┏━━

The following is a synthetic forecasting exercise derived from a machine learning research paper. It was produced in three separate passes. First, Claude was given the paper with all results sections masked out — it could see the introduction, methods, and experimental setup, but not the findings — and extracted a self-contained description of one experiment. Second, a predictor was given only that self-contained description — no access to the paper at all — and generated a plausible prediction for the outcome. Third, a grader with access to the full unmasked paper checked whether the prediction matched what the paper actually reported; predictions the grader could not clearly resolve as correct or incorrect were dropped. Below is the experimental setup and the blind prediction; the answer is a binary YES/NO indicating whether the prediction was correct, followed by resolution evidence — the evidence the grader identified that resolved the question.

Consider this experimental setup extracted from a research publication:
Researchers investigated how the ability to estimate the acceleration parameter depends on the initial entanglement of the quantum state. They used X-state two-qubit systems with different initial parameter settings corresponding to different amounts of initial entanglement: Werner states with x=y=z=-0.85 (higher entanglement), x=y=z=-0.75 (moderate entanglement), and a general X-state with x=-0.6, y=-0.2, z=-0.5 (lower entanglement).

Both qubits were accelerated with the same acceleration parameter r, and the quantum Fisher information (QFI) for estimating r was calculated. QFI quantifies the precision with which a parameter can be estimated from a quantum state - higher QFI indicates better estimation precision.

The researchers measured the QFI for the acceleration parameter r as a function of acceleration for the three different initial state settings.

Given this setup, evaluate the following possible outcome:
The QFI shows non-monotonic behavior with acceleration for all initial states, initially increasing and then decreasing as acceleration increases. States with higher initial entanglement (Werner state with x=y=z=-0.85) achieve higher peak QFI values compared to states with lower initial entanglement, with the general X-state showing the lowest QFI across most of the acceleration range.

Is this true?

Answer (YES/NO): NO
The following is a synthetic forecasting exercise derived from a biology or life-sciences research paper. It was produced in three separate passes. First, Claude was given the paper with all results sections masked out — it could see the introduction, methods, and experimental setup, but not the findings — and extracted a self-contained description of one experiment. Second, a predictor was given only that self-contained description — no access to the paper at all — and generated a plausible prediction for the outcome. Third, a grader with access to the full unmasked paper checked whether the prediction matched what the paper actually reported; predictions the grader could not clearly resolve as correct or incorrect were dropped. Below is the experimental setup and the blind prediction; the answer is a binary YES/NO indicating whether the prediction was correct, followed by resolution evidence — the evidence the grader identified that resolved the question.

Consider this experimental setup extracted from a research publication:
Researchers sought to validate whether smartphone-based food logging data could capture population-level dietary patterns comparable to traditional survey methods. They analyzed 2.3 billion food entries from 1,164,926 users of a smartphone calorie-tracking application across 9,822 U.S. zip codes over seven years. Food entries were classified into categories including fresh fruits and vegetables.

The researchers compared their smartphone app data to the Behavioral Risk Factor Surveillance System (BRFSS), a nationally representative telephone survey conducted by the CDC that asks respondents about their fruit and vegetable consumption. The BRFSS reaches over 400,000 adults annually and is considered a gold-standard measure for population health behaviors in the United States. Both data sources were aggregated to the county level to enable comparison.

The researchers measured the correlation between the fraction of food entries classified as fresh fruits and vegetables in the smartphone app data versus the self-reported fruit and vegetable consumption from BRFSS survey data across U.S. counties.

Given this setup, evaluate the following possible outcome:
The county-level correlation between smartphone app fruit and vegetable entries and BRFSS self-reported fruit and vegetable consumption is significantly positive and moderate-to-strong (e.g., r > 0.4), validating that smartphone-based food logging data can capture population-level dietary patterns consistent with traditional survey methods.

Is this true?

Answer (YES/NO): YES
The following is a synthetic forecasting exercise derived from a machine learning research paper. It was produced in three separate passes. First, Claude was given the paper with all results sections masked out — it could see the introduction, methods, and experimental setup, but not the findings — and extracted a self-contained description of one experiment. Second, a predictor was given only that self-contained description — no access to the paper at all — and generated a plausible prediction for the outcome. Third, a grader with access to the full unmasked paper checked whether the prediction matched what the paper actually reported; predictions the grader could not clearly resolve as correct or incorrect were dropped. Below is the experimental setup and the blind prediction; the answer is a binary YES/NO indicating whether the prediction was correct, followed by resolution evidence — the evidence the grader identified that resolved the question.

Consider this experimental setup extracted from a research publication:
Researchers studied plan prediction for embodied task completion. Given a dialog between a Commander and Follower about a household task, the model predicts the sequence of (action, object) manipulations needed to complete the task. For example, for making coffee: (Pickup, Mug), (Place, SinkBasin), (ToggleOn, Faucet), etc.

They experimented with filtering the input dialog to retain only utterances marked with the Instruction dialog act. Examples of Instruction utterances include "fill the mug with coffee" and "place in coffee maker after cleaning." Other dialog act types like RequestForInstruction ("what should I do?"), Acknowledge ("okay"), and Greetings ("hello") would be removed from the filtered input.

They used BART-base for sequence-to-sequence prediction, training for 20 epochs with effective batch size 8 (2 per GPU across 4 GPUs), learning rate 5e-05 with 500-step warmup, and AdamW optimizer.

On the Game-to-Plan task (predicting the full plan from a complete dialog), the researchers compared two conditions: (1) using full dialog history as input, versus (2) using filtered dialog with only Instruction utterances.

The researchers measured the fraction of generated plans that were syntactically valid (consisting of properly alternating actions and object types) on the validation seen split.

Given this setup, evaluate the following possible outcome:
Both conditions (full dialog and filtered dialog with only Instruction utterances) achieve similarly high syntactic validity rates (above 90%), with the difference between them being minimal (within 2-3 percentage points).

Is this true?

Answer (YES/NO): NO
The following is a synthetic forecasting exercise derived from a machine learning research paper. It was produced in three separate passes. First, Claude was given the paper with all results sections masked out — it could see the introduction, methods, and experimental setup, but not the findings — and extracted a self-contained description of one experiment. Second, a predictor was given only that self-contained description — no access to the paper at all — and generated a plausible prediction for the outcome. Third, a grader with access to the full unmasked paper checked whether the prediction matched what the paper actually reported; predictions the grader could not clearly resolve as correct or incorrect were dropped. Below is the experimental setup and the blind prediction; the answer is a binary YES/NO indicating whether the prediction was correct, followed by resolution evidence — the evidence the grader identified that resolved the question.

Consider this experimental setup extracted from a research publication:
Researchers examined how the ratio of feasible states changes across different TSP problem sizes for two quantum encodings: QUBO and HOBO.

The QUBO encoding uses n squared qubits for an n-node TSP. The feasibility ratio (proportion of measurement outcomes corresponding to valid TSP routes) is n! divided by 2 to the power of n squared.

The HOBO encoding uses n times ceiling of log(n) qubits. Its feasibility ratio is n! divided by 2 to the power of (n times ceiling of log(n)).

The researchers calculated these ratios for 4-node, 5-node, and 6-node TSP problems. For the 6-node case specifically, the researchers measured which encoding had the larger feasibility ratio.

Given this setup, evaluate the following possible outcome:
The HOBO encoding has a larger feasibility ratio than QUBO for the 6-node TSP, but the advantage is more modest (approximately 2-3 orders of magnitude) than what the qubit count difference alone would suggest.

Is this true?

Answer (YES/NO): NO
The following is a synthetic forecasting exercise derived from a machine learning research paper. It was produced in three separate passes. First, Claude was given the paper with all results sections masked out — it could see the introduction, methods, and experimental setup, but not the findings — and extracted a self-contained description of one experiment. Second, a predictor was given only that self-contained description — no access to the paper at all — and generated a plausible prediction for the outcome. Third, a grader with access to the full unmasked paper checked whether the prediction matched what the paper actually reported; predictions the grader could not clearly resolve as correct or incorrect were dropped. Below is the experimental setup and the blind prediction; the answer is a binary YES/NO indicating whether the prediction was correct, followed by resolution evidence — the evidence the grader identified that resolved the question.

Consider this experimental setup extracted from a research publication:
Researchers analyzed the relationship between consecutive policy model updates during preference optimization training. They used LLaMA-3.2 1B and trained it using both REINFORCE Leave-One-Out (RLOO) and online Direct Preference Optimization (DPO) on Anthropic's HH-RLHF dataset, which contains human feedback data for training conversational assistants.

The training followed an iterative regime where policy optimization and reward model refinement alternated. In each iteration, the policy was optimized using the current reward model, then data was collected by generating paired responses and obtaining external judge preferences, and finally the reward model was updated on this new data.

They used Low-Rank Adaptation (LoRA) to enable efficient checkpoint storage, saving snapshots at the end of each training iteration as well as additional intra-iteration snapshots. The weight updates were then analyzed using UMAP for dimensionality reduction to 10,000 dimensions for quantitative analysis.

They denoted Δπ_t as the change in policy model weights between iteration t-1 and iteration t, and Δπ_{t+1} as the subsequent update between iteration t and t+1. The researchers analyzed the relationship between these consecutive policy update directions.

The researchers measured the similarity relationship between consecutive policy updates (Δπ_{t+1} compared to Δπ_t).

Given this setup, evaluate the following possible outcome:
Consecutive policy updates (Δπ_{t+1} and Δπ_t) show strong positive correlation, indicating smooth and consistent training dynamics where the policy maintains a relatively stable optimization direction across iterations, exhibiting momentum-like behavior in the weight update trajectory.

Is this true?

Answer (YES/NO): YES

┗━━

INSTRUCTIONS TO FOLLOW: Copy out the lines above word for word, stopping after the line containing "Researchers investigated how".

ANSWER FOR THIS EXERCISE:
The following is a synthetic forecasting exercise derived from a machine learning research paper. It was produced in three separate passes. First, Claude was given the paper with all results sections masked out — it could see the introduction, methods, and experimental setup, but not the findings — and extracted a self-contained description of one experiment. Second, a predictor was given only that self-contained description — no access to the paper at all — and generated a plausible prediction for the outcome. Third, a grader with access to the full unmasked paper checked whether the prediction matched what the paper actually reported; predictions the grader could not clearly resolve as correct or incorrect were dropped. Below is the experimental setup and the blind prediction; the answer is a binary YES/NO indicating whether the prediction was correct, followed by resolution evidence — the evidence the grader identified that resolved the question.

Consider this experimental setup extracted from a research publication:
Researchers investigated how the ability to estimate the acceleration parameter depends on the initial entanglement of the quantum state. They used X-state two-qubit systems with different initial parameter settings corresponding to different amounts of initial entanglement: Werner states with x=y=z=-0.85 (higher entanglement), x=y=z=-0.75 (moderate entanglement), and a general X-state with x=-0.6, y=-0.2, z=-0.5 (lower entanglement).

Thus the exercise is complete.